# 課題 1:
次の文章で、工事現場で見れば量の少なさが常識的に分かるものとして挙げられている建築の部材を、すべて挙げてください。

# 提示文:
□ □ □ □ □

姉歯大震災の喚起するもの2005‐20006

姉歯大震災の喚起するもの

2005-2006

伊達美徳

○建築技術者は一体どうしたのだ

実際に地震が起きなくても震災が発生した。建築構造技術者が過失ではなく故意に、地震耐力が半分以下の建築を設計をして、現実にそれが確認申請という法律による工事前の検査も、工事中の現場管理者の眼もすり抜けて建ってしまったというのだ。しかも20棟以上ができたというのだからあきれる。これが氷山の一角だったら、怖いなあ。

そんな地震耐力を偽造してわざわざ地震に弱い建物を設計して建てる馬鹿がいるはずがないというのが建築界の常識であったが、世には非常識な人がいるものである。

検査機関も、まさかそんなやつがいるはずが無いと思っているから、構造の検査は甘くなっているらしいが、見事にだまされた。

どうもおかしいのは、昔々わたしも建築設計と現場管理をやっていたことがあるから思うのだが、工事現場で見ればいかにも鉄筋や鉄骨あるいは梁や柱の断面の量が少ないとなれば常識的に分かるものだが、それをだれも変に思わなかったのかしら。

□ □ □ □ □

データセットからの抜粋
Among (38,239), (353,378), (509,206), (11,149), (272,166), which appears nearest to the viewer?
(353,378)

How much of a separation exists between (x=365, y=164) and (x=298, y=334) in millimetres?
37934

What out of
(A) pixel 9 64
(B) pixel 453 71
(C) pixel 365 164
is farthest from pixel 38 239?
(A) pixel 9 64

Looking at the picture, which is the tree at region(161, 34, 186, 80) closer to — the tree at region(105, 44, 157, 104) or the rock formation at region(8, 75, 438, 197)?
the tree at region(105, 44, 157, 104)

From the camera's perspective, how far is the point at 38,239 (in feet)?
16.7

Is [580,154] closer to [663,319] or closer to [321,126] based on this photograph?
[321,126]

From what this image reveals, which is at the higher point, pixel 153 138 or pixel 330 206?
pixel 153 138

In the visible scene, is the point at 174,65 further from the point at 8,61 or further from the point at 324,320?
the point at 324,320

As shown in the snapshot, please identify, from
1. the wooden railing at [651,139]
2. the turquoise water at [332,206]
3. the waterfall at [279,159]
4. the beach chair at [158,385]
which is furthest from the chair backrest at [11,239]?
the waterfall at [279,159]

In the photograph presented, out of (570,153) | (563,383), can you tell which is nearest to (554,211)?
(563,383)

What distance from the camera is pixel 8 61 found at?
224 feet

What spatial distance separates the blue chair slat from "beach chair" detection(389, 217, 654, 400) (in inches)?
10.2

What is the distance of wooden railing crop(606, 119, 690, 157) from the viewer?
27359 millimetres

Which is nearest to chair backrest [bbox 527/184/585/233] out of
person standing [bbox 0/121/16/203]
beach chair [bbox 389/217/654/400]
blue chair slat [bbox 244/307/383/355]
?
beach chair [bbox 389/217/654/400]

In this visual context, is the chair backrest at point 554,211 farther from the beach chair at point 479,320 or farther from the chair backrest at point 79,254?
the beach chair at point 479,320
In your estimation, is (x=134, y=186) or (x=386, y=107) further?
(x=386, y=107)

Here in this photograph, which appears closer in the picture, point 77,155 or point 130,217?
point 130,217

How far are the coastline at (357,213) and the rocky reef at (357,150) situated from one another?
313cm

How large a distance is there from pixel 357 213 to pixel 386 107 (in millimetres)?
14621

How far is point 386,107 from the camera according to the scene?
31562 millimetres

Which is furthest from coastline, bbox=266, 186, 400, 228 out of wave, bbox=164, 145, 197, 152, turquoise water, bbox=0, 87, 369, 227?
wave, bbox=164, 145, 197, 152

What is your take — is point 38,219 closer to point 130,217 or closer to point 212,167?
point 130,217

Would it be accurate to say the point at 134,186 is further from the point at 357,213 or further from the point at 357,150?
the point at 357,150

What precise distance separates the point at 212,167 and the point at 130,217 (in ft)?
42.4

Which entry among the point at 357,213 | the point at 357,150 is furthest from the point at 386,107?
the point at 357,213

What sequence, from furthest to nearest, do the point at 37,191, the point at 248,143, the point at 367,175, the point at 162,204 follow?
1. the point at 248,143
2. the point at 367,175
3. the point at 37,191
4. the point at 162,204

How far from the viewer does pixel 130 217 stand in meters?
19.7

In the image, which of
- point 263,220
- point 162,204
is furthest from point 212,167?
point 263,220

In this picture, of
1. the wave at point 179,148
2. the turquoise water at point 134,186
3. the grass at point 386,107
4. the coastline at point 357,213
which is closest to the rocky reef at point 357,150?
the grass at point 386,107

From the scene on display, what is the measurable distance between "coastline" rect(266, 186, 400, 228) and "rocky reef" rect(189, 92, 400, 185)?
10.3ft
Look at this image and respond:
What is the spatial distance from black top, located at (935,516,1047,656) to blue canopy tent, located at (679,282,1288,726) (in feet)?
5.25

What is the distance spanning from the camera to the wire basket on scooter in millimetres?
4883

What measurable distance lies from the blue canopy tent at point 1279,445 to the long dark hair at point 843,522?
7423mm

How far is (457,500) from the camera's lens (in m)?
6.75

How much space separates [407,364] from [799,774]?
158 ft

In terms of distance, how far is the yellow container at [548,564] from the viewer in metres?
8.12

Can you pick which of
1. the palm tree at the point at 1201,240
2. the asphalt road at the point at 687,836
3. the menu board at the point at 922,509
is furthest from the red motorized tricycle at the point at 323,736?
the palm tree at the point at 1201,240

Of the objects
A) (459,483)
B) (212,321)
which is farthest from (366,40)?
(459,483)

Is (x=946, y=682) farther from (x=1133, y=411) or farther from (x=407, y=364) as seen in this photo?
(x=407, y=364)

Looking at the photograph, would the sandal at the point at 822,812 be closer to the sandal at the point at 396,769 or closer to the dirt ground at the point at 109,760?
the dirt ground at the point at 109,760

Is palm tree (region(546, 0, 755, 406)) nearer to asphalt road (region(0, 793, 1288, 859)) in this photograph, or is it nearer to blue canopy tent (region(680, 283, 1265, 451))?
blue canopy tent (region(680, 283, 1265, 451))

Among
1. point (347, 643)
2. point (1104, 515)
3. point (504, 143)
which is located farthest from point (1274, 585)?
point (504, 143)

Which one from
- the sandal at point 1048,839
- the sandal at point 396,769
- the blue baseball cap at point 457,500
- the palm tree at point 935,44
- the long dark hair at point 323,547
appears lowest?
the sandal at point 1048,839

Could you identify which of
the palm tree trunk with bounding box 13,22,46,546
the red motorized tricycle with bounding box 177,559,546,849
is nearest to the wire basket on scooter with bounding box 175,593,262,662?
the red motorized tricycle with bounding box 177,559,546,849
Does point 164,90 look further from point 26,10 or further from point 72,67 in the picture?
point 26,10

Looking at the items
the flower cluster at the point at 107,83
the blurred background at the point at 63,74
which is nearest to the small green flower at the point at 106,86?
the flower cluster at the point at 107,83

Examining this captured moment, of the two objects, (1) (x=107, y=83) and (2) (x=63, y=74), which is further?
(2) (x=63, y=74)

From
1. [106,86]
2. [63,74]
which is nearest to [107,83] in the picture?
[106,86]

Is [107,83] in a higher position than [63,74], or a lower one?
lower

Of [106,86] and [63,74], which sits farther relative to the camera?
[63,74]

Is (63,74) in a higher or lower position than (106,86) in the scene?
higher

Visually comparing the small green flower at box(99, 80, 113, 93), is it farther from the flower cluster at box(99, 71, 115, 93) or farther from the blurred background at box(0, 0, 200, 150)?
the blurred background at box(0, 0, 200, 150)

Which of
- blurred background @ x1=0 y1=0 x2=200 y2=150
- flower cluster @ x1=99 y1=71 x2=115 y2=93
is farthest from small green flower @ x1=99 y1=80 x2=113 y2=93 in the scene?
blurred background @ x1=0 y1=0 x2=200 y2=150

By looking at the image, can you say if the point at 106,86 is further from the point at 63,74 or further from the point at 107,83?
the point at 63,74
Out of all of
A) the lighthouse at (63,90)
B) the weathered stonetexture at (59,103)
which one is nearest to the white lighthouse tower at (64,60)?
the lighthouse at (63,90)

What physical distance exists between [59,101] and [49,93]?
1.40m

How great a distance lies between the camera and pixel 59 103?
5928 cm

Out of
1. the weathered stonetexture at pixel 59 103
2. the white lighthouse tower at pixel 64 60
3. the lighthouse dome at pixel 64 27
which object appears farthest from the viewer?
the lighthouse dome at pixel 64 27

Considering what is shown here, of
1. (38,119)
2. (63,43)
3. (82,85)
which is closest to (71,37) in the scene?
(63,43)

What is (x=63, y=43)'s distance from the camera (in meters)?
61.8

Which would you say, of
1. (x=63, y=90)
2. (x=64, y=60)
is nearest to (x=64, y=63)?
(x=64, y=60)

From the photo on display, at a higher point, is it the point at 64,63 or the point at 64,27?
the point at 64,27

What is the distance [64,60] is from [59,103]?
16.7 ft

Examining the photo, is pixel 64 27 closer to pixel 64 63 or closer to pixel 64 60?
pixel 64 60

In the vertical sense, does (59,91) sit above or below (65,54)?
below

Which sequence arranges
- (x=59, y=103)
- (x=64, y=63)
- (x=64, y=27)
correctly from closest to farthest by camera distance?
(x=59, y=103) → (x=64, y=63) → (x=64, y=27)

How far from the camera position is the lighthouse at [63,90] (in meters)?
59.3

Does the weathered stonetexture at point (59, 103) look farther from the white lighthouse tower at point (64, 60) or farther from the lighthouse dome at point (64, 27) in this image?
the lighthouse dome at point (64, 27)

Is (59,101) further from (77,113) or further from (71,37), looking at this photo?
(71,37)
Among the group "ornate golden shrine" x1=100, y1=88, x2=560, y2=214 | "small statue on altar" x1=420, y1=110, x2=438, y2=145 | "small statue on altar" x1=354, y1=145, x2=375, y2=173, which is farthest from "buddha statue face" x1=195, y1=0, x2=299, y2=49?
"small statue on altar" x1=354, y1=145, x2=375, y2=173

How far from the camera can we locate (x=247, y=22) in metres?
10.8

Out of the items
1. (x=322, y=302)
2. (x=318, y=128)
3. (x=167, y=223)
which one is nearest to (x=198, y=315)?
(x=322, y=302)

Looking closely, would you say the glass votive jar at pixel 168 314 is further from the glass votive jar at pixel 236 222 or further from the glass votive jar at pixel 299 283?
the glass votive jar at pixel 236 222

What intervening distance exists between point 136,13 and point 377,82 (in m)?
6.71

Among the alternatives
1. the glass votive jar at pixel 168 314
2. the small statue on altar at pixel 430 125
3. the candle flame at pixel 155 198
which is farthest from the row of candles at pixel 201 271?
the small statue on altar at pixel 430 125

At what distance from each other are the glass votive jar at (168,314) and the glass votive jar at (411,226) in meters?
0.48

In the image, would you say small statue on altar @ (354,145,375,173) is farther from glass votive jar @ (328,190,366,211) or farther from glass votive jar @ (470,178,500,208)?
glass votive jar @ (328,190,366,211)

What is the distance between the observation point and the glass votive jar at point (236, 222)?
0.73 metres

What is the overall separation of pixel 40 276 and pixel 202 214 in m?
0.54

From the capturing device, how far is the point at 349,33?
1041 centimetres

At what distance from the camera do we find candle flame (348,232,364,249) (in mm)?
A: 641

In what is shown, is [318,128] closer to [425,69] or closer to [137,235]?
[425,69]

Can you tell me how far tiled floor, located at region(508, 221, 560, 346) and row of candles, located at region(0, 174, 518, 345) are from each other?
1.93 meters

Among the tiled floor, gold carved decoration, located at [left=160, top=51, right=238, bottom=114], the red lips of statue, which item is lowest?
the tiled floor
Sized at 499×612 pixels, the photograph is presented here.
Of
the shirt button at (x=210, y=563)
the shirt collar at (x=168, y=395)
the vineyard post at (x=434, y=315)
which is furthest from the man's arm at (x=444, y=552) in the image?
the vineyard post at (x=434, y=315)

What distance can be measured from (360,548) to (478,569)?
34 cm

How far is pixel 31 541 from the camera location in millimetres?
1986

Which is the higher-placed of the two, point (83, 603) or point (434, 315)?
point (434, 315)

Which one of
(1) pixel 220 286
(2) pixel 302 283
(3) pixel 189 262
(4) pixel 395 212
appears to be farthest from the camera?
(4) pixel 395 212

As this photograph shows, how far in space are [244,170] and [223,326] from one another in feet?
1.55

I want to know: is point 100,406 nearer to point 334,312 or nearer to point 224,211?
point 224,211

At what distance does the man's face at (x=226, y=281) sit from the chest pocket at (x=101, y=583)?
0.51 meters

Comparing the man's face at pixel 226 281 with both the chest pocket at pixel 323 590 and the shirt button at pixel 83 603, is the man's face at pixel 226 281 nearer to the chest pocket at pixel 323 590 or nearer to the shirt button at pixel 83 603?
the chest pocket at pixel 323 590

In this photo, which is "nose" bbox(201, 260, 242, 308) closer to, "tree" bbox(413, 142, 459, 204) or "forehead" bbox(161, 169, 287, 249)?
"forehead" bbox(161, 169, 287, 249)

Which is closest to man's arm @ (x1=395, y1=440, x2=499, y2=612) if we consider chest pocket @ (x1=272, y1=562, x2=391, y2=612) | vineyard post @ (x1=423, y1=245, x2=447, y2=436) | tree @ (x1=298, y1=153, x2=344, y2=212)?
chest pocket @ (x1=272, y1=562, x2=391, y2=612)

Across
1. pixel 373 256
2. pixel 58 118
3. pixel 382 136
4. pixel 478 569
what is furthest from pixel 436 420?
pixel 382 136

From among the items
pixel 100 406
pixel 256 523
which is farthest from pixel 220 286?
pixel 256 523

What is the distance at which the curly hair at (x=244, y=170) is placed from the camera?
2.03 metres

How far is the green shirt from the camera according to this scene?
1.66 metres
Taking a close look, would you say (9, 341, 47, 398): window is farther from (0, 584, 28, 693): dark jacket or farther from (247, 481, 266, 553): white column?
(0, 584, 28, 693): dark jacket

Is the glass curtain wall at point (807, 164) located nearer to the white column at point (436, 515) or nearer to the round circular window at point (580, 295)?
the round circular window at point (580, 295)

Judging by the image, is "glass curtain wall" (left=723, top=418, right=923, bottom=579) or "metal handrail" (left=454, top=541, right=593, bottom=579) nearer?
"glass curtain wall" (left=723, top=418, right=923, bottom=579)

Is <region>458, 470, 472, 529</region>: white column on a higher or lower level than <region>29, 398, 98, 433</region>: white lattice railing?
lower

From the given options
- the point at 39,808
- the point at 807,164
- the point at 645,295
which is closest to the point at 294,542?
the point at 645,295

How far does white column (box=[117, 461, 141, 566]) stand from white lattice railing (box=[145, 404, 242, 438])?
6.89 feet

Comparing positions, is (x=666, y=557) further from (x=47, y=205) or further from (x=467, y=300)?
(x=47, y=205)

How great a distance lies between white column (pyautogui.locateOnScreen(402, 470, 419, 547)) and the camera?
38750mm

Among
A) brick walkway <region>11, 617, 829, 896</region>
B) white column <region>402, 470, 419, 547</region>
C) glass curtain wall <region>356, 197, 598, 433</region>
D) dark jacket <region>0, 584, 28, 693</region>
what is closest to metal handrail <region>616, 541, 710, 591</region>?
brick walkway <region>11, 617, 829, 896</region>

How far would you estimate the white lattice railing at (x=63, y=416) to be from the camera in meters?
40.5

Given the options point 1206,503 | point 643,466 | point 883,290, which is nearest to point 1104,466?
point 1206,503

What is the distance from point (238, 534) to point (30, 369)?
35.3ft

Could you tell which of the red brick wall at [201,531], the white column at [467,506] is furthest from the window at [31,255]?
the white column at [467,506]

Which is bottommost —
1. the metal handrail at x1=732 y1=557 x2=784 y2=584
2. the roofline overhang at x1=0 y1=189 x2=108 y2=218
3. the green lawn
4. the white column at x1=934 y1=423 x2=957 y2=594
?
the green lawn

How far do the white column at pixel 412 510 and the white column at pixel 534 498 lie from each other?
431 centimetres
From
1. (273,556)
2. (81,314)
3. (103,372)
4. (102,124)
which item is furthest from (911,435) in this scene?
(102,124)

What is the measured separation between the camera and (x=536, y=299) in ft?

□ □ □ □ □

# 課題 2:
上のリストから「nearest」を含む行をすべて示してください。

# 完全な解答 1:
鉄筋、鉄骨、梁、柱

# 完全な解答 2:
Among (38,239), (353,378), (509,206), (11,149), (272,166), which appears nearest to the viewer?
In the photograph presented, out of (570,153) | (563,383), can you tell which is nearest to (554,211)?
Which is nearest to chair backrest [bbox 527/184/585/233] out of
What sequence, from furthest to nearest, do the point at 37,191, the point at 248,143, the point at 367,175, the point at 162,204 follow?
is nearest to the wire basket on scooter with bounding box 175,593,262,662?
which is nearest to the small green flower at the point at 106,86?
which is nearest to [107,83] in the picture?
which one is nearest to the white lighthouse tower at (64,60)?
is nearest to (x=64, y=63)?
which one is nearest to (x=198, y=315)?
Given the options point 1206,503 | point 643,466 | point 883,290, which is nearest to point 1104,466?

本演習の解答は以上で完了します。